Kettle’s dream rose, red, curling around her, and Nona fell, loosening her grip, dropping away into the chaos of her own mind.
27
NONA ROLLED ACROSS rough planks and fetched up against a wooden wall. Everything swayed, everything heaved.
A box. I’m in a box.
The darkness stank of her own waste; her mouth tasted vomit-sour. Light leaked in between the planks, razors against her eyes. Without instruction her body rolled the other way, one rotation before another wall stopped her. Someone had bound her hands behind her back.
I’m at sea.
You’re being carried. Keot sounded deeply annoyed.
“What?” Nona tried to sit up and banged her forehead against the planking just inches above her face.
You’re being carried in a small box. You’ve been in it for two days.
Nona screwed her eyes shut and tried to see the Path. Nothing. She flexed her arms and gasped at the agony flooding up them. She couldn’t feel her hands, though everything else from her shoulders down screamed in protest. Her wrists seemed to be chained together. She tried to will her flaw-blades into existence, but whether anything happened she couldn’t tell.
The light dimmed and Nona heard footsteps on stone, the sound of the people carrying her box, several of them. The noise had an echoing quality. Nona felt herself slipping away into the darkness again. She ground her teeth against the drugs, their poison rising through her like nausea. “I’ll kill them. Every last one.”

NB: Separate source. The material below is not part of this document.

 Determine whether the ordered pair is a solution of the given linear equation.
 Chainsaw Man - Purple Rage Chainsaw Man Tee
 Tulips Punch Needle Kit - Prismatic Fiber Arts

That’s the first reasonable thing you’ve said. Keot’s voice followed her into the muffling blackness. Perhaps ever.
* * *
• • •
NONA CRACKED OPEN her eyes an unknown length of time later. They had her on her belly, two of them at least, in a dimly lit room. One was clasping some kind of collar around her neck, the other putting restraints on her ankles. Nona twisted her head as fast as she could, lunging to take a bite of the nearest wrist, but her teeth snapped shut on nothing, the hand withdrawn too swiftly. Another hand pressed her head to the hard floor with awful pressure and the first person returned to fixing the collar.

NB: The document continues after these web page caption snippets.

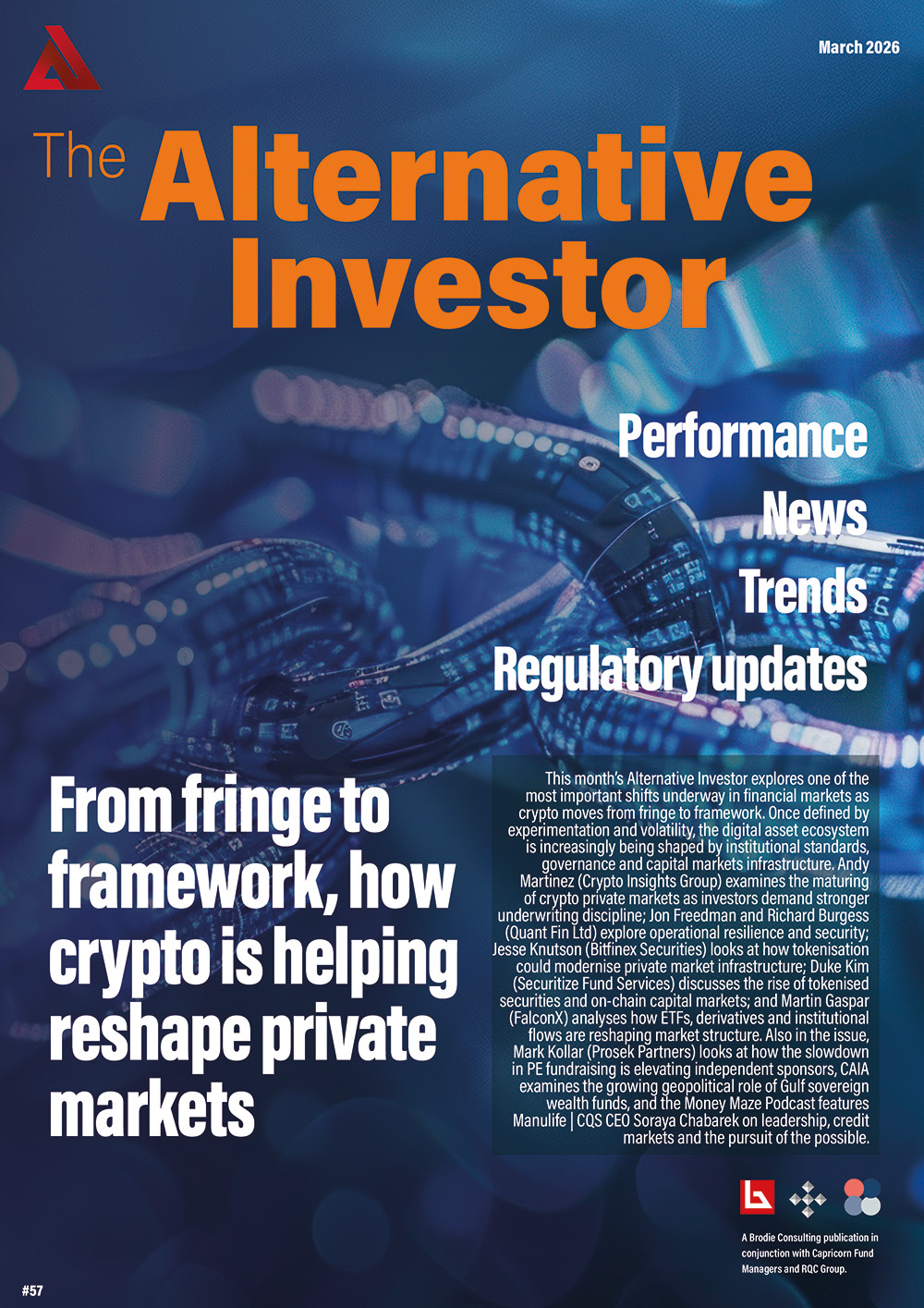 The Alternative Investor, issue 57 cover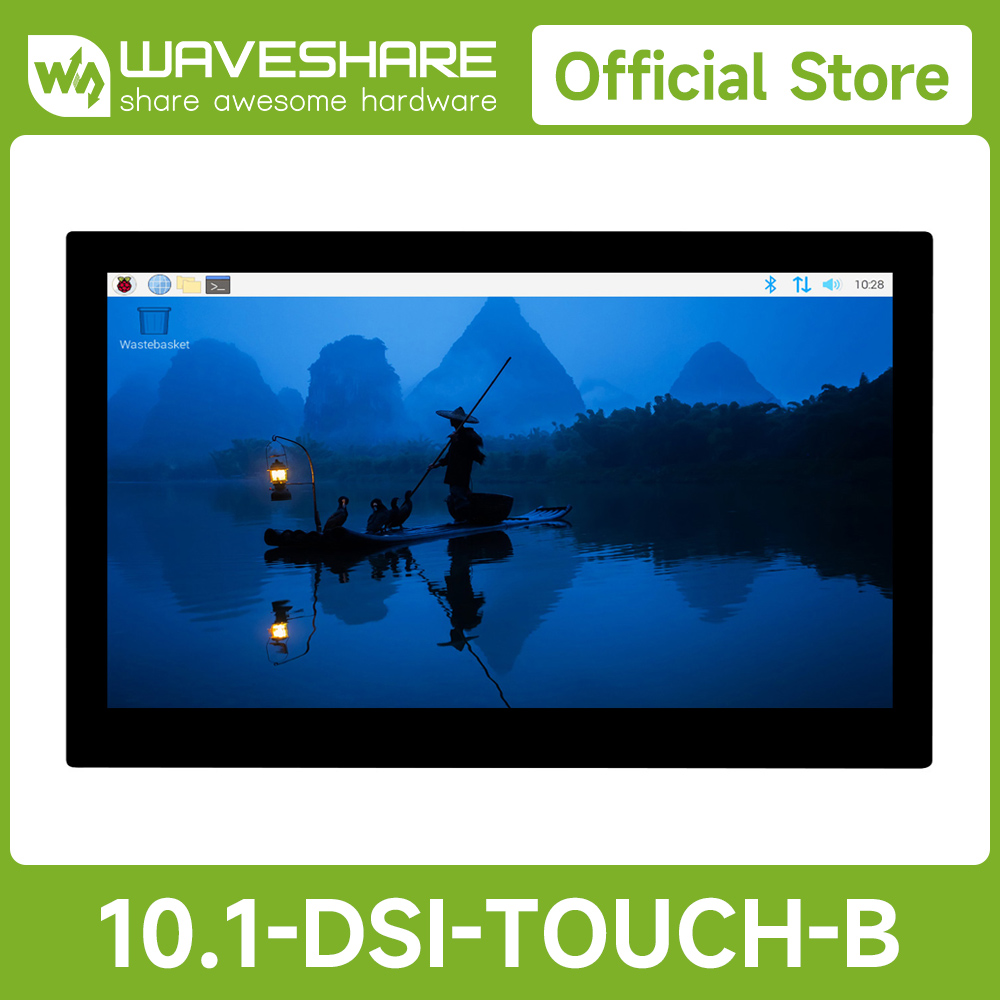 Raspberry Pi için 10,1 inç DSI - Pi Display incelemesi ve fiyatı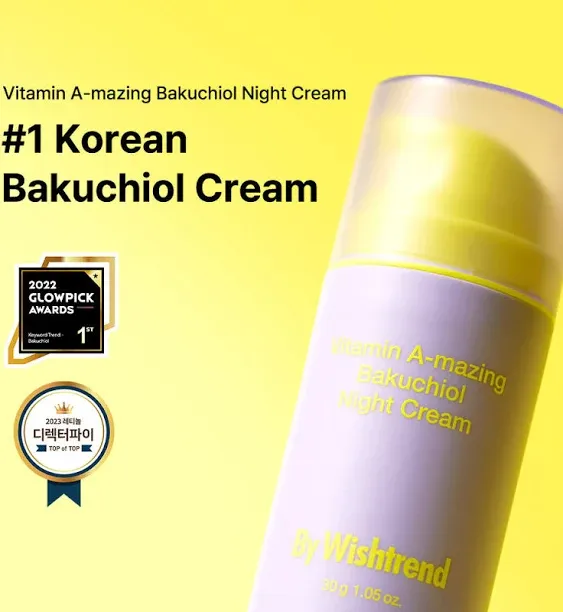 Vitamin A-mazing Bakuchiol Night Cream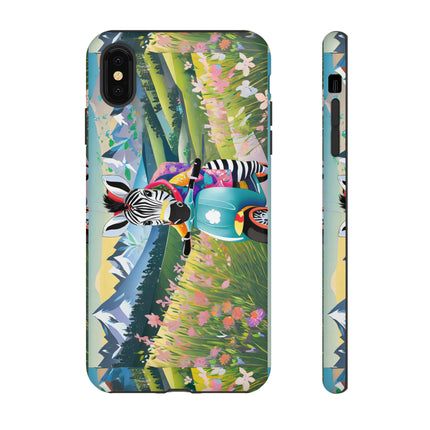 Stripes on Wheels Phone Cases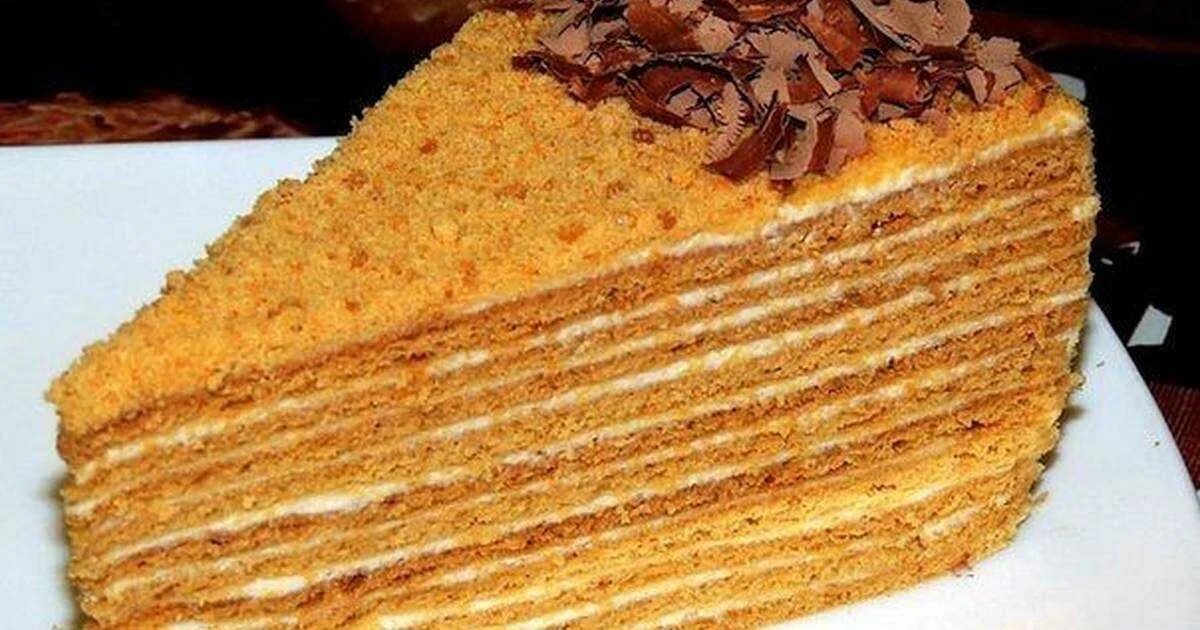 Медовик рецепт классический со сгущенкой пошагово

“It is done.” A soft voice without urgency.
Someone knelt on Nona’s back, struggling with something. A sudden snap and a rattle of chain. Nona’s arms slid to her sides, lifeless but no longer bound together at the wrists.
The three of them retreated a few paces. Nona tried to rise but her arms hung limp, the pain of returning circulation just beginning as pins and needles, running down her veins.

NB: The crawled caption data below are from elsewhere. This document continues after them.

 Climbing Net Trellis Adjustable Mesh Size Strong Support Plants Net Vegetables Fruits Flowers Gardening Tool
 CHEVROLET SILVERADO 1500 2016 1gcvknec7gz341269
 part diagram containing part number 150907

The first bucket of water took her by surprise, ice-cold and sudden. She hauled breath back into her near-paralysed lungs and had begun to curse when the second bucket hit her with the third a fraction behind it. Somewhere in the middle of it all it occurred to her that she was naked.
“Roll over.” The same soft voice, empty of mockery or compassion.
Nona lay where she was, shivering around her pain. She didn’t think she could roll even if she wanted to.
One of the shadowy figures approached, bending low. Nona willed her blades into being to lash at the person’s leg, but all that happened was that her arm flopped out from her side. Her captor stepped over it and, seizing her opposite shoulder, rolled Nona onto her back.
The figure stepped away again and several more buckets of icy water followed. When the last one had been thrown and Nona’s spluttering had calmed she could hear the water gurgling away down a nearby drain.
“Stand.”
Nona tried. With minimal help from her arms and unbalanced by waves of nausea and confusion she ended up pitching to one side whilst still on her knees and lay there shivering uncontrollably. Two of her captors pulled her to her feet. Both were dressed in grey robes with long sleeves, their hair shaved to a finger’s width. Nona found it hard to guess their age or sex. Perhaps the one to the left was a woman, perhaps the one to the right a man, neither of them young, but neither old yet.